Inclusion complexes of noscapine in β-cyclodextrin offer better solubility and improved pharmacokinetics

Abstract

Noscapine (NOS) is a unique class of tubulin-binding anticancer agents. Their potential usefulness as anticancer drugs is however limited by the poor bioavailability, thus necessitating administration of a higher dose regime in the range of 300-600 mg/kg for tumor growth inhibition. To augment bioavailability, we prepared an inclusion complex of NOS in beta-cyclodextrin (beta-CD) and evaluated its physico-chemical characteristics. Our phase-solubility analysis shows a 1:1-complexation (Kc approximately 0.454 mM(-1)) of NOS with beta-CD that offers better dissolution properties.
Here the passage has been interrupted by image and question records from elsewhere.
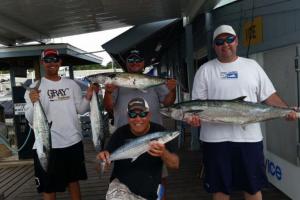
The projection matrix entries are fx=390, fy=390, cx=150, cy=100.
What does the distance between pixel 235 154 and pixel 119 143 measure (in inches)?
39.7

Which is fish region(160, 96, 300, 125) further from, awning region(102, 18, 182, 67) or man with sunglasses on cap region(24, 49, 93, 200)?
awning region(102, 18, 182, 67)

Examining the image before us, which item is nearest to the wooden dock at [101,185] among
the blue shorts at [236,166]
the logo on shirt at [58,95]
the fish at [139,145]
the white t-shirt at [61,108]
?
the white t-shirt at [61,108]

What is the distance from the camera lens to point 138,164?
310 cm

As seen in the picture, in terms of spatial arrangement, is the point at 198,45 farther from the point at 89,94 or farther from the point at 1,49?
the point at 89,94

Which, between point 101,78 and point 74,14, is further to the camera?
point 74,14

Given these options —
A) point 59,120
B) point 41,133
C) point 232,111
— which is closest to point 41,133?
point 41,133

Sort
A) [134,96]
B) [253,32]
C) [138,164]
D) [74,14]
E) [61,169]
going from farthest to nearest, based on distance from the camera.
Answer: [74,14], [253,32], [61,169], [134,96], [138,164]

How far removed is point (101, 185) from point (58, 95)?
2.56 metres

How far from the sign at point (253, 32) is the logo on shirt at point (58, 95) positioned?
2.56m

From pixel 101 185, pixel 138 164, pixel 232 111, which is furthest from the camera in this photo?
pixel 101 185

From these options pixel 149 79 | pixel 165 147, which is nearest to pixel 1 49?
pixel 149 79

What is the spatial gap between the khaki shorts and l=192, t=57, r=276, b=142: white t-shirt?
839 millimetres

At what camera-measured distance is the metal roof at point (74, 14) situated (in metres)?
5.97

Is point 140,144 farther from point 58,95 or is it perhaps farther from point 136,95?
point 58,95
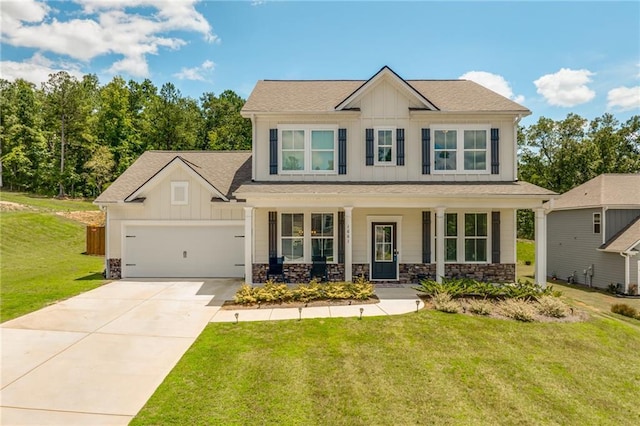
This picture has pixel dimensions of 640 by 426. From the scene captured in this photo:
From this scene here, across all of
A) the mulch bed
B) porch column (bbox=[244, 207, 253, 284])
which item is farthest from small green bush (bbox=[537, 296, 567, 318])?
porch column (bbox=[244, 207, 253, 284])

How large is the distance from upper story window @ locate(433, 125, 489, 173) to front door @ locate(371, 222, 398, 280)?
2.89m

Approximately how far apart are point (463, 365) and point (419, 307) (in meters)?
3.20

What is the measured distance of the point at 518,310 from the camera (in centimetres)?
901

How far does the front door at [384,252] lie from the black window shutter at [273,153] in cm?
418

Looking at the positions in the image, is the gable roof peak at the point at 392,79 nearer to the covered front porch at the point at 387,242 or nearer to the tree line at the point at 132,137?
the covered front porch at the point at 387,242

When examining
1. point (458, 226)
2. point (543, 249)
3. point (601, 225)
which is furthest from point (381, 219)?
point (601, 225)

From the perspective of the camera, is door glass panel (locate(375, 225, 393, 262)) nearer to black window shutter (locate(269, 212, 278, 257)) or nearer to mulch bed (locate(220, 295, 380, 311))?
mulch bed (locate(220, 295, 380, 311))

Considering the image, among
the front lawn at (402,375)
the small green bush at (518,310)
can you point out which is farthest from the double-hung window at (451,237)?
the front lawn at (402,375)

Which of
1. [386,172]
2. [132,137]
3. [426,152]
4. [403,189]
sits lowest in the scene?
[403,189]

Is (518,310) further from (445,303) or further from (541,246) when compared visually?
(541,246)

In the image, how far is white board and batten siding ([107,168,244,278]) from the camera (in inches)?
540

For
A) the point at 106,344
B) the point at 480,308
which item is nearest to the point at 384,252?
the point at 480,308

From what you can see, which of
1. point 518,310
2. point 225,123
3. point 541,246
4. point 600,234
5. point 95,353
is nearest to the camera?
point 95,353

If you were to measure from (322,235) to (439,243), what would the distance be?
407cm
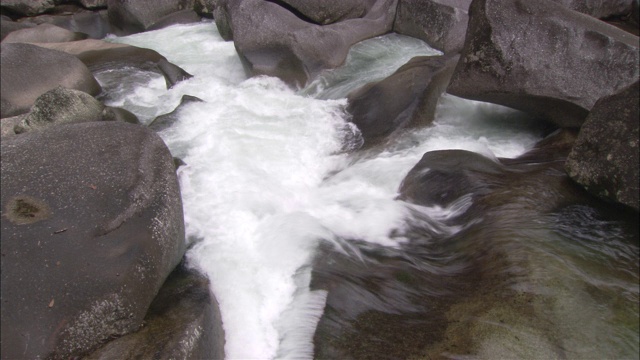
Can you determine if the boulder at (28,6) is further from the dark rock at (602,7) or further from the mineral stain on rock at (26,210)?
the dark rock at (602,7)

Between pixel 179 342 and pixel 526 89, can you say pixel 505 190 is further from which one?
pixel 179 342

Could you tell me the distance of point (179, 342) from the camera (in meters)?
2.78

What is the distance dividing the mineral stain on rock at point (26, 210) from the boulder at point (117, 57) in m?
5.64

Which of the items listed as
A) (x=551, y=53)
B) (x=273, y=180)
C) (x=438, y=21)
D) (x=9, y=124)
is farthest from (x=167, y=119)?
(x=438, y=21)

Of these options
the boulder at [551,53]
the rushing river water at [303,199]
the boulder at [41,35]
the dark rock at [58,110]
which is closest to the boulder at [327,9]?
the rushing river water at [303,199]

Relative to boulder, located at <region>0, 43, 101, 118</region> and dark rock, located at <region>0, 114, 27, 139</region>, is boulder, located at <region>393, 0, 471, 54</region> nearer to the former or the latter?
boulder, located at <region>0, 43, 101, 118</region>

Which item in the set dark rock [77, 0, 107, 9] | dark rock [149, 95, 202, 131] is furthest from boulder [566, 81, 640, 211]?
dark rock [77, 0, 107, 9]

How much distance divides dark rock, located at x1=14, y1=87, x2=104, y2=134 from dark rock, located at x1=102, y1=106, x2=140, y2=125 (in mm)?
94

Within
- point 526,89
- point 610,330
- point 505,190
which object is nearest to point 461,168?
point 505,190

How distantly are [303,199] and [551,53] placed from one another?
132 inches

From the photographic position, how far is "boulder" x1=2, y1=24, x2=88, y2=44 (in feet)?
27.7

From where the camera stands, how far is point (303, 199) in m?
5.24

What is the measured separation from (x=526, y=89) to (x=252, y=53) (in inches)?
179

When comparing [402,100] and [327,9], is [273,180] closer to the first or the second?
[402,100]
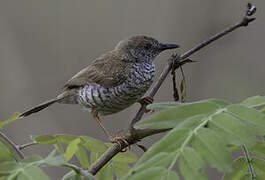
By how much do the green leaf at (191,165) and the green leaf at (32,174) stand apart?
0.32 m

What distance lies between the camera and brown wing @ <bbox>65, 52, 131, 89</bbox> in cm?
438

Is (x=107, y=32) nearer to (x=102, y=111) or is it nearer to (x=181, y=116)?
(x=102, y=111)

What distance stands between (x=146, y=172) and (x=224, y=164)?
6.7 inches

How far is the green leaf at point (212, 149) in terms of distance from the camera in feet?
3.43

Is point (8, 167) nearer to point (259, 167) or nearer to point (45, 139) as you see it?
point (45, 139)

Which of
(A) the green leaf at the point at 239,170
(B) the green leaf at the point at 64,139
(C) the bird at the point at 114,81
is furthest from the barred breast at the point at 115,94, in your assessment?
(A) the green leaf at the point at 239,170

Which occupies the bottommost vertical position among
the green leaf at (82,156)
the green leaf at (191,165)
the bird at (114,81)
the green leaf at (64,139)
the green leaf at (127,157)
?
the bird at (114,81)

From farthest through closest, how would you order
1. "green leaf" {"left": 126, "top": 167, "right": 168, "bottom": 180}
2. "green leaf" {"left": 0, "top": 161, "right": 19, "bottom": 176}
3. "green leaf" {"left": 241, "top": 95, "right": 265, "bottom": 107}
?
1. "green leaf" {"left": 241, "top": 95, "right": 265, "bottom": 107}
2. "green leaf" {"left": 0, "top": 161, "right": 19, "bottom": 176}
3. "green leaf" {"left": 126, "top": 167, "right": 168, "bottom": 180}

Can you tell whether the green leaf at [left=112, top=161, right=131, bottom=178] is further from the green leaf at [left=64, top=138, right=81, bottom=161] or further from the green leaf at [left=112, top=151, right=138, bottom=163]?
the green leaf at [left=64, top=138, right=81, bottom=161]

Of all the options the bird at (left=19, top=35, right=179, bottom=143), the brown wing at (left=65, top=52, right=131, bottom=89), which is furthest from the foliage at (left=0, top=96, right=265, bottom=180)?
the brown wing at (left=65, top=52, right=131, bottom=89)

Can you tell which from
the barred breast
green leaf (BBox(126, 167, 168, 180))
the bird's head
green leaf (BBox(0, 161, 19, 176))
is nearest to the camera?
green leaf (BBox(126, 167, 168, 180))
We confirmed complex formation in solid state by differential scanning calorimetry, powder X-ray diffractometry, Fourier-transform infrared spectroscopy, 1H nuclear magnetic resonance spectroscopy, rotating frame Overhauser enhancement spectroscopy and by molecular modeling methods. Based upon theoretical calculations in gas phase, we propose O-CH2-O- in orientation of NOS in the beta-CD cavity. The thermal behavior data also provides complementary evidences of complex formation. The pharmacokinetic studies showed a 1.87-fold increase in bioavailability of NOS upon complexation in the beta-CD inclusion complex state as compared to free NOS. Furthermore, the complex retains the anticancer attributes of NOS. Our studies propose for the first time a stable NOS-beta-CD inclusion complex as an effective approach to enhance the solubility and bioavailability of NOS for anticancer therapy.